According to the National Assessment of Educational Progress (NAEP) reading scores have not changed in fourth grade in 2015 compared to the 2013 scores. As opposed to the 8th grade scores which was two points lower in 2015 compared to 2013 scores (https://www.nationsreportcard.gov/reading_math_2015/#reading?grade=4). The 2017 CAASPP (California Assessment of Student Performance and Progress) English Language Arts results show that 43.90% of third graders met or exceeded the standard. This percentage is higher compared to the 38% of third graders who met or exceeded the standard in 2015. The overall percentage for grades 3rd-11th also increased from 44% in 2015 to 48% in 2017. But decreased from 49% to 48.56% from 2016 to 2017 (https://www.cde.ca.gov/nr/ne/yr17/yr17rel67a.asp).
Dr. Regina Royer and Dr. Patricia O. Richards did a study that "examines the effect that creating a digital story has on teachers' understanding of how digital storytelling can be used to increase reading comprehension" (Royer, Richards 2007). Their study concluded that digital story telling has uses in all subject areas and with certain guidelines can help improve reading skills. In order to get this success teachers have to create their own digital story. After reading this article, I will use the guidelines they listed, including using graphic organizers, and create my own digital story in order to see the potential of the lesson.
In other research, Therese Kulla-Abbott (2006) conducted a qualitative study to answer the question "How does creating a 'digital story' impact children's literacy skills?" The study was in three parts. First, they figured out the technological tools they were going to use along with developing a plan. Next, the students created stories based on personal narratives to "develop voice and include emotion" (Kulla-Abbott, 2006). Lastly, after they mastered the first two steps, they created another digital story with a different genre. By the end they realized students were able to "recognize the importance of organization, story, voice, emotion, pacing, economy of words, and value of re-writing while developing presentation skills" (Kulla-Abbott, 2006). Even though these students were older than mine, I feel my students can still develop story structure by using digital stories to retell our selection.

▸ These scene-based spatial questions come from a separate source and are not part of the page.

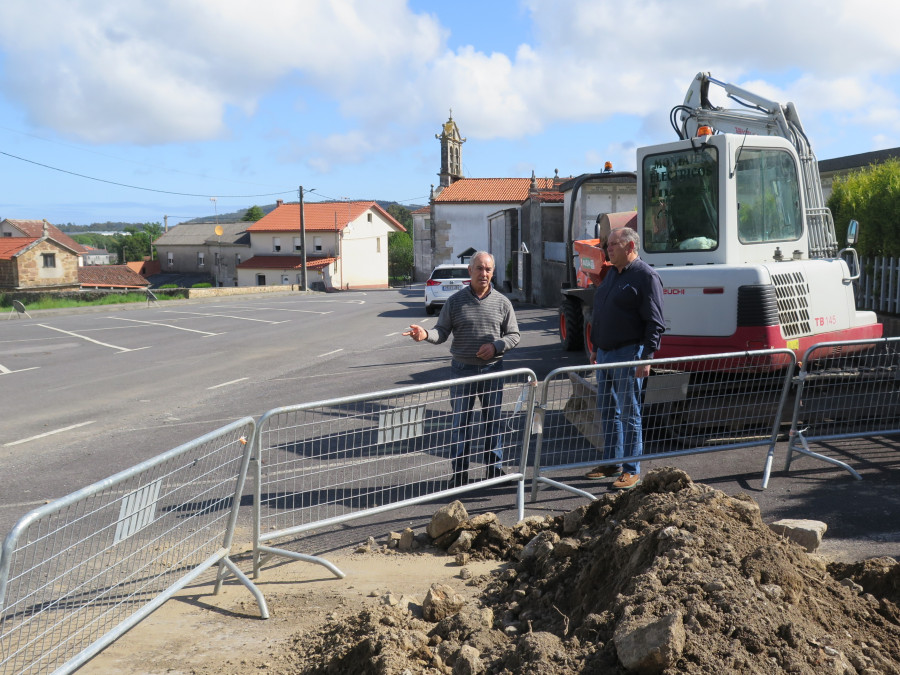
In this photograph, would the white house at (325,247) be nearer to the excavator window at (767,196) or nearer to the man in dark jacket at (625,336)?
the excavator window at (767,196)

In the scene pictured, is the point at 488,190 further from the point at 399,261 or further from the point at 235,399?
the point at 235,399

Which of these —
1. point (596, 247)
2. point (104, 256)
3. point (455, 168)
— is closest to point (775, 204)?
point (596, 247)

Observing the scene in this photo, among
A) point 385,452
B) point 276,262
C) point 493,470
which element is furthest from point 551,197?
point 276,262

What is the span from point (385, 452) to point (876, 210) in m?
11.7

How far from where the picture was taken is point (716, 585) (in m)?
3.44

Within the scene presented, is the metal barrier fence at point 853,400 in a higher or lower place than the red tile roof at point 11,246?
lower

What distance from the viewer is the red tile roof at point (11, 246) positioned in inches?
2859

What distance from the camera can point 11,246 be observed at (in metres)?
74.0

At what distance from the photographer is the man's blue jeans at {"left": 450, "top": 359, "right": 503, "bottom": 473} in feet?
19.9

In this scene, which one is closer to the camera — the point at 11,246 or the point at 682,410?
the point at 682,410

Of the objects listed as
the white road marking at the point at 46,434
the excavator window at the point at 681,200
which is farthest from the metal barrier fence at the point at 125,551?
the excavator window at the point at 681,200

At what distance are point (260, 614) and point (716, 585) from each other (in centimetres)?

In a third research study, Cecilia Candreva (2011) investigated the effect of digital literacy on kindergarten students' engagement. Students learned how to use the digital tools and collaborated with other students. They also ended up planning out their stories. Candreva (2011) also concluded that students who had fine motor difficulties and English Learners were more engaged in the learning. This is insightful to see that the students were not limited by their language. I am curious to see how this will be with my English Learners.

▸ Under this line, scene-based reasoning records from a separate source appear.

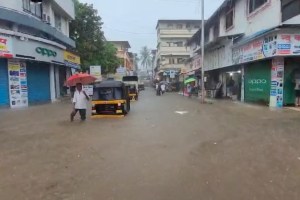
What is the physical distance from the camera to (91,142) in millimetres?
10008

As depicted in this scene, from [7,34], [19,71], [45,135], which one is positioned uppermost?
[7,34]

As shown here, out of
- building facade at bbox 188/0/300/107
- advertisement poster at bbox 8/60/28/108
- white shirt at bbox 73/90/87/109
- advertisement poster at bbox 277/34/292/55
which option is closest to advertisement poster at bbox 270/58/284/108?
building facade at bbox 188/0/300/107

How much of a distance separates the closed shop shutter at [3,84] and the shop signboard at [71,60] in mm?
8816

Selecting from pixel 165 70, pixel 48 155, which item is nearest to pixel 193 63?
pixel 165 70

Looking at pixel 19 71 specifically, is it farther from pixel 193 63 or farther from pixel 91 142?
pixel 193 63

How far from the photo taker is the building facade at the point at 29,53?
21641mm

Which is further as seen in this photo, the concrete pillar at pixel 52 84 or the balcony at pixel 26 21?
the concrete pillar at pixel 52 84

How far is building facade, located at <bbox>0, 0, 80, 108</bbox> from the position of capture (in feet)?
71.0

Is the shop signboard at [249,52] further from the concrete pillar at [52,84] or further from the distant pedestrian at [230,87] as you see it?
the concrete pillar at [52,84]

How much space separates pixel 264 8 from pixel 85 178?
17.9m

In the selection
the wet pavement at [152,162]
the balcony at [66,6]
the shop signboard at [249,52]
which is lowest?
the wet pavement at [152,162]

The district in which I will be doing my research has been pushing technology for the last couple of years. Two years ago we received Chromebooks for each student (1:1 devices). The district has also been pushing for technology training. Each school now has a "Technology Specialist" to help with training staff and trouble shooting. At the school, we have a lot of access to technology. Within the classroom we have document cameras, Epson projectors, Smartboard Software, and 1:1 devices for our students. My principal is able to send some of the staff to CUE (Computer Using Educators) conferences. This helps us see more uses of the technology that we currently have. I feel I have not been utilizing the technology to its fullest. My students are not always interested in the stories that we are required to use within the curriculum and sometimes (especially the nonfiction) the students have trouble retelling the important details of the stories. I realized my students love using the computers and I thought by combing the story and digital storytelling maybe there will be more of an interest in the learning.